**EXTRAIT CHOISI:**
● ● ● ● ●

C'est que, dans le monde de Francoeur, c'est de l'État du Québec qu'il faut se protéger. « Sceller par un contrat privé » des ententes en environnement permet d'échapper à son contrôle pour se retrouver entre les mains des juges de la Cour supérieure. Avec lesquels on est tellement bien protégés. Des juges et des maires libéraux pour décider en privé de la chose publique.
Mais voyez comme ils sont raisonnables :
« Les maires de la MRC de Memphrémagog ont approuvé hier après-midi, sans amendement, une proposition visant à créer un «village piétonnier» de 750 unités d'hébergement au pied du mont Orford, qui occuperait environ 40 hectares (ha) plutôt que les 130 ha du projet de 1400 unités soumis en audiences publiques par les gestionnaires actuels de la station de ski, en 2004. »
Juste un bon morceau de gâteau. Mais Francoeur présente encore mieux, un gâteau aux courgettes sans doute :
« Ce projet, divulgué samedi par Le Devoir, limiterait les constructions nouvelles à une auberge d'une cinquantaine d'unités «familiales» et à ses dépendances. » On se rapproche du paradis, non?
Pour compléter son papier, Francoeur, qui est, rappelons-le, le seul chroniqueur de média de masse à s'occuper constamment d'environnement, bouscule la coalition SOS-Orford pour qu'elle appuie la proposition de son maire Rodier :
« Au moment d'aller sous presse, la coalition SOS-Orford étudiait la proposition des maires et fera connaître son analyse complète plus tard cette semaine. [...] La porte-parole de la coalition, qui a piloté l'opposition à la privatisation, précise que son groupe aurait été plus enclin à appuyer le projet de coopérative familiale mis de l'avant par le maire d'Orford, Pierre Rodier. »

● ● ● ● ●

**DONNÉES FOURNIES:**

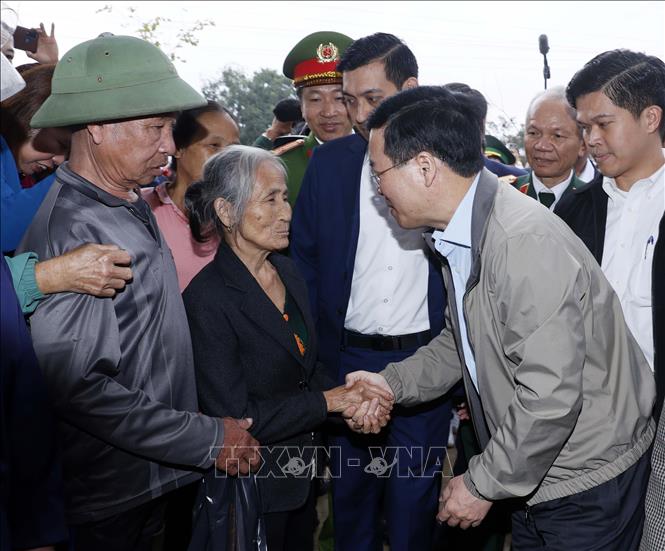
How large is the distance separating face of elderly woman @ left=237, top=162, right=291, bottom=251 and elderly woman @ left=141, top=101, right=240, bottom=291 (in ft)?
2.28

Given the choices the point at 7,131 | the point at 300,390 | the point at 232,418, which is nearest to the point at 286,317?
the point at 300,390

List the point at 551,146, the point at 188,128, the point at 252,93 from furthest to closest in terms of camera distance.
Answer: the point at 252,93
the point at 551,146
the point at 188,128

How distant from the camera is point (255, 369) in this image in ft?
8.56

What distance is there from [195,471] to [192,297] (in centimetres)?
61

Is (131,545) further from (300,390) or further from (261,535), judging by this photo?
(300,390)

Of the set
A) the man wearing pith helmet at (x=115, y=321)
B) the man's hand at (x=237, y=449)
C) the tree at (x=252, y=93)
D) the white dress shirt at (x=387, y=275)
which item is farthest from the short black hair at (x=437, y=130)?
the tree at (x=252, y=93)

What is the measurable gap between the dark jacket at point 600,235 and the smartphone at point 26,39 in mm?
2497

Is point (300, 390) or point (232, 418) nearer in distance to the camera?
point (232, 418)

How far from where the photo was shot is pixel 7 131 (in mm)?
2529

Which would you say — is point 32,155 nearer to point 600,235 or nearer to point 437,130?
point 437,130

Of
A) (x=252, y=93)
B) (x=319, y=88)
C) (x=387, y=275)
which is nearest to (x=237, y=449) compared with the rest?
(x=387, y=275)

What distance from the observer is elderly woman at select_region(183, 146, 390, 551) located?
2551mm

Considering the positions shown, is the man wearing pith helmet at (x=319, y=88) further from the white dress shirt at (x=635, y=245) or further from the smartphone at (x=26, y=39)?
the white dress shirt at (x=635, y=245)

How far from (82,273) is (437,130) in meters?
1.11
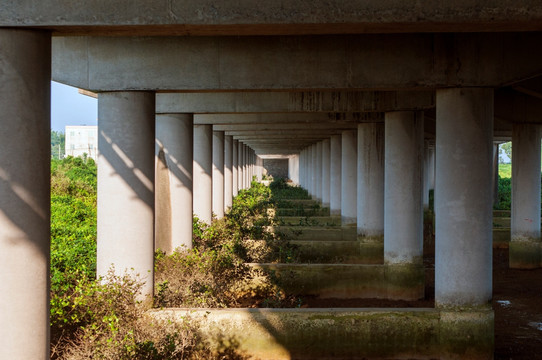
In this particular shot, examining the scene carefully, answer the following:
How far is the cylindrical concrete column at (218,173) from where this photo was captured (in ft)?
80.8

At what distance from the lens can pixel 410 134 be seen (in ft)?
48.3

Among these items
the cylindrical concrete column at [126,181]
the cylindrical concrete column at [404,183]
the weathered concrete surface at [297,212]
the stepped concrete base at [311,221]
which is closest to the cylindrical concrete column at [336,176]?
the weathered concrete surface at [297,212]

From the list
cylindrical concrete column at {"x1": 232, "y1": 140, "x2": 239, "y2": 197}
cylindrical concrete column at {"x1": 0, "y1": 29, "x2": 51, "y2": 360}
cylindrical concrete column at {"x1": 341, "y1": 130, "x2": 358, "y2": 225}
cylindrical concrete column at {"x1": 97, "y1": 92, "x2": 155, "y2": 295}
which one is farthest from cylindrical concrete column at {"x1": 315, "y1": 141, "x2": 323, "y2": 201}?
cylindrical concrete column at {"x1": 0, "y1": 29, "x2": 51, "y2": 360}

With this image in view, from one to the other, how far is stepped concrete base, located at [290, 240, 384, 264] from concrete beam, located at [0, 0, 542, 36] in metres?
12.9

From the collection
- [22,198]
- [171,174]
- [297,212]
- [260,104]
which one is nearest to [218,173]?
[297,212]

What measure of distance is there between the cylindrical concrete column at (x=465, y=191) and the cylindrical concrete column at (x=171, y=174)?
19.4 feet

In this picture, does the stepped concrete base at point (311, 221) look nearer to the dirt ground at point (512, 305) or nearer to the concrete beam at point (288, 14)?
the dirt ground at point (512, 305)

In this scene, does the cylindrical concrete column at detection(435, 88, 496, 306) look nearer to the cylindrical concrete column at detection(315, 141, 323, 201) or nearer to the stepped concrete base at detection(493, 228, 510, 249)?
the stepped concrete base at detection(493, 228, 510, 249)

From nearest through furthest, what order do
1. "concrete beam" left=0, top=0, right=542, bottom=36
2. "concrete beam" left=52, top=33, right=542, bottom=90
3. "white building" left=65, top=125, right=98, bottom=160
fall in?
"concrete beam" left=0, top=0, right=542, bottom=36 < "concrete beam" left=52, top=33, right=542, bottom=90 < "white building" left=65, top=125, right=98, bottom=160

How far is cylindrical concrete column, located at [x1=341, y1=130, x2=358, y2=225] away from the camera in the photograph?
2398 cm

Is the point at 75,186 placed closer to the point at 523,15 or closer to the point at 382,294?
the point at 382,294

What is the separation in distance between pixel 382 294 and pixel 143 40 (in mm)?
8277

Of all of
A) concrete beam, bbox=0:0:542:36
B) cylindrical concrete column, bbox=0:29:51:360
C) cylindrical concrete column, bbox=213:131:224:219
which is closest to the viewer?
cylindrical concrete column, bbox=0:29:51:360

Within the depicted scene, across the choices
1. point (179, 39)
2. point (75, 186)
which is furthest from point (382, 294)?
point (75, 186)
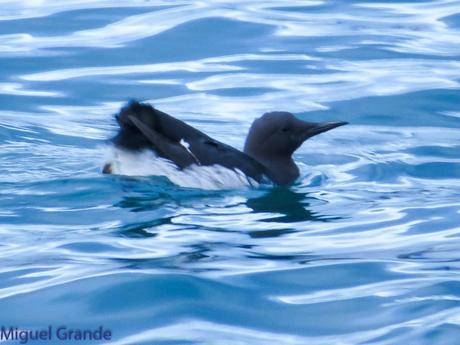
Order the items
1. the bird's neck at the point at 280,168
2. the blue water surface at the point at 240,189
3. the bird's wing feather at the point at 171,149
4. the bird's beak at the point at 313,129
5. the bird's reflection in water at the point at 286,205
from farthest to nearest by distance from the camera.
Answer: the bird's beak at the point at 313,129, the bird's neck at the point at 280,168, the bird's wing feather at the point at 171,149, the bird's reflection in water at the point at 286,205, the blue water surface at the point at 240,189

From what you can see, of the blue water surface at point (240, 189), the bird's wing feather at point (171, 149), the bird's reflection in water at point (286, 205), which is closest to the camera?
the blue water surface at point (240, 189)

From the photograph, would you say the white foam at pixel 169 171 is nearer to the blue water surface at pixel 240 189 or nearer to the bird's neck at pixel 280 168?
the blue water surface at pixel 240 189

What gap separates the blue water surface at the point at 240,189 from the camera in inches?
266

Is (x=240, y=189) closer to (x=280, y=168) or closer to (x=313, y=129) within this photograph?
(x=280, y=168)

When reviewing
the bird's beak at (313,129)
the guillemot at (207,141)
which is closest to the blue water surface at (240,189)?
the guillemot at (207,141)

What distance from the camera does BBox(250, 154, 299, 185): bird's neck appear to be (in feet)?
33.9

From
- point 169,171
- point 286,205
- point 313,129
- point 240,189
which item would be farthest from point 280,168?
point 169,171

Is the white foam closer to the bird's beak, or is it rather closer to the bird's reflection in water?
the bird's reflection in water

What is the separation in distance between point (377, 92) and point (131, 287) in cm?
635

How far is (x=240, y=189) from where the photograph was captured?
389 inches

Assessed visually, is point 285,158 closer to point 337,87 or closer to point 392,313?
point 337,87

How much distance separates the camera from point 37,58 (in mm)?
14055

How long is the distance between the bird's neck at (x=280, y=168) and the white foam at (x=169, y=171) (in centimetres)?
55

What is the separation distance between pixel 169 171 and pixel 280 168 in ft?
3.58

● ● ● ● ●

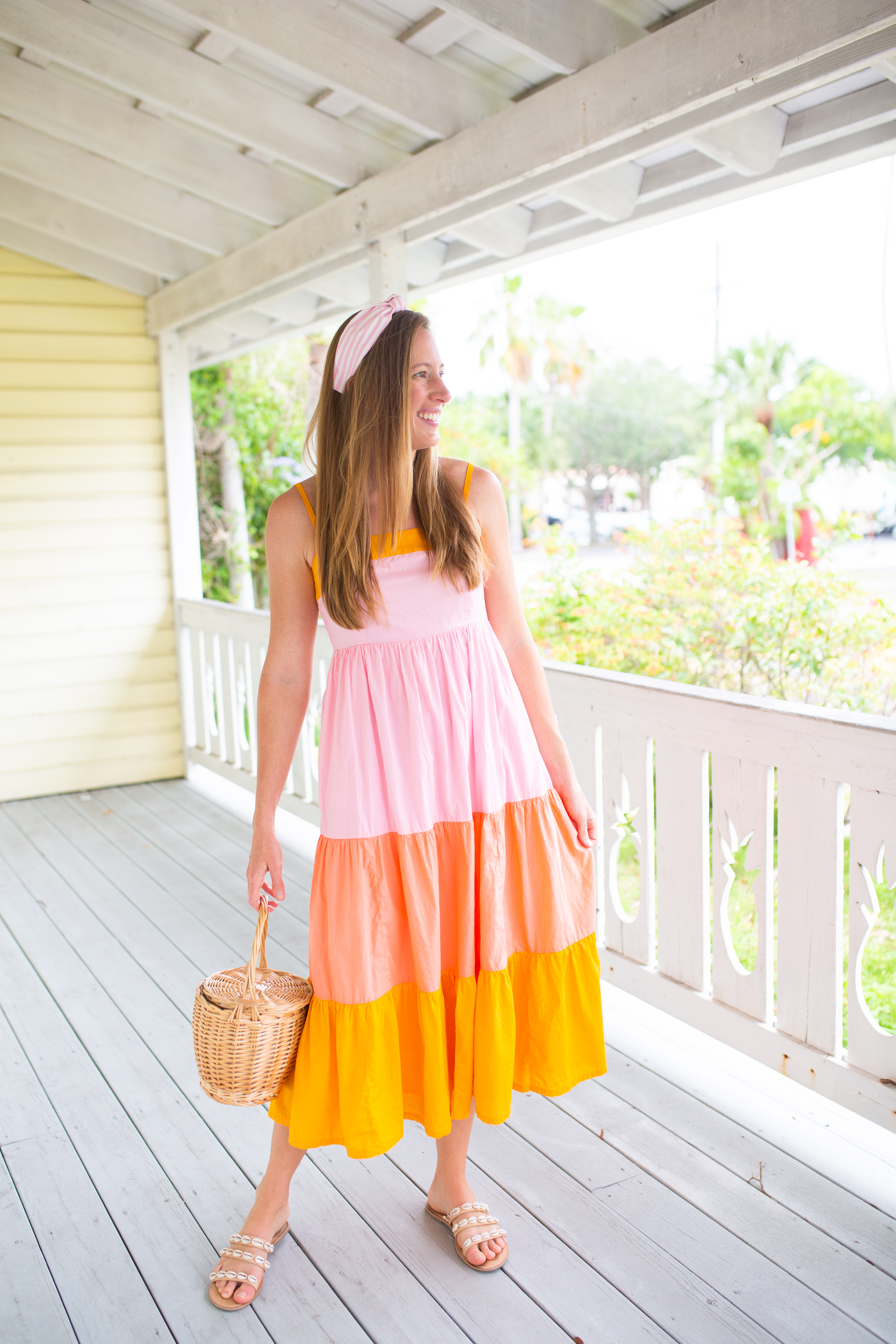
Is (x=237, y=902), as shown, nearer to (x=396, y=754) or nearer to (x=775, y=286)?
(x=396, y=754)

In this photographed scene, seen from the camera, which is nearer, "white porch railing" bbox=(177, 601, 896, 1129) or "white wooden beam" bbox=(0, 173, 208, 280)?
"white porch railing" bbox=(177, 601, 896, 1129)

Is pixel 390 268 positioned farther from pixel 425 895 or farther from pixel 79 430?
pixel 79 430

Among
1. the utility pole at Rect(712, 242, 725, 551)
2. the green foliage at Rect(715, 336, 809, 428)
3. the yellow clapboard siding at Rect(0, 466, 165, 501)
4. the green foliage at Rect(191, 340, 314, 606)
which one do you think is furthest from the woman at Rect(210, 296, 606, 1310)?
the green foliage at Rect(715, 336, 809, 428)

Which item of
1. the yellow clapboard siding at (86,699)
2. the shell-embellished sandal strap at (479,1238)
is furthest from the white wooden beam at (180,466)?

● ● ● ● ●

**À FAIRE:**
Reprenez l'extrait sur le projet du mont Orford et écrivez la suite à partir de sa dernière phrase.

**VOTRE RÉPONSE:**
Pour ceux qui se rendent à la fin de l'article sans s'occuper outre mesure des sous-titres destinés à orienter la lecture, Francoeur finit par rendre compte, dans son style tout en nuances enchevêtrées pour nous perdre, du véritable point de vue de cette coalition :
« La coalition aurait pu tout autant appuyer, ajoute Mme Lacasse-Benoît, un projet d'auberge gouvernementale gérée par la Société des établissements de plein air du Québec (SÉPAQ), qui gère les actifs gouvernementaux des parcs et réserves fauniques et assure leur rentabilité. »
Elle « aurait pu » est ici une sorte d'euphémisme. On devine très bien que c'est ce que SOS-Orford réclame; que l'État du Québec gère ses parcs sans jamais les aliéner. Même pas aux « petits » entrepreneurs municipaux. C'est tout simple, mais ce l'est un peu trop pour un négateur des droits de l'État du Québec.
Dans d'autres circonstances, Francoeur s'empare de dossiers produits par d'autres pour les encadrer dans sa grille où le fédéral, comme tout bon papa, a raison. Publié par L'Action nationale dans son dossier de juin, le rapport de Pierre-Paul Sénéchal sur le projet Rabaska de port méthanier de Lévis, devenait exclusivement, dans son article du mois de juillet, le rapport d'un groupe technique remis au ministre fédéral des transports.
C'est ainsi que, comme lorsqu'il parle de protéger la Rupert, Francoeur arrange les choses pour qu'on comprenne que c'est le Grand Manitou d'Ottawa qui, seul, peut agir pour la protection de notre Mère la Terre... La Gaïa de Jacques Languirand, en fait. Ah! Ah! Ah!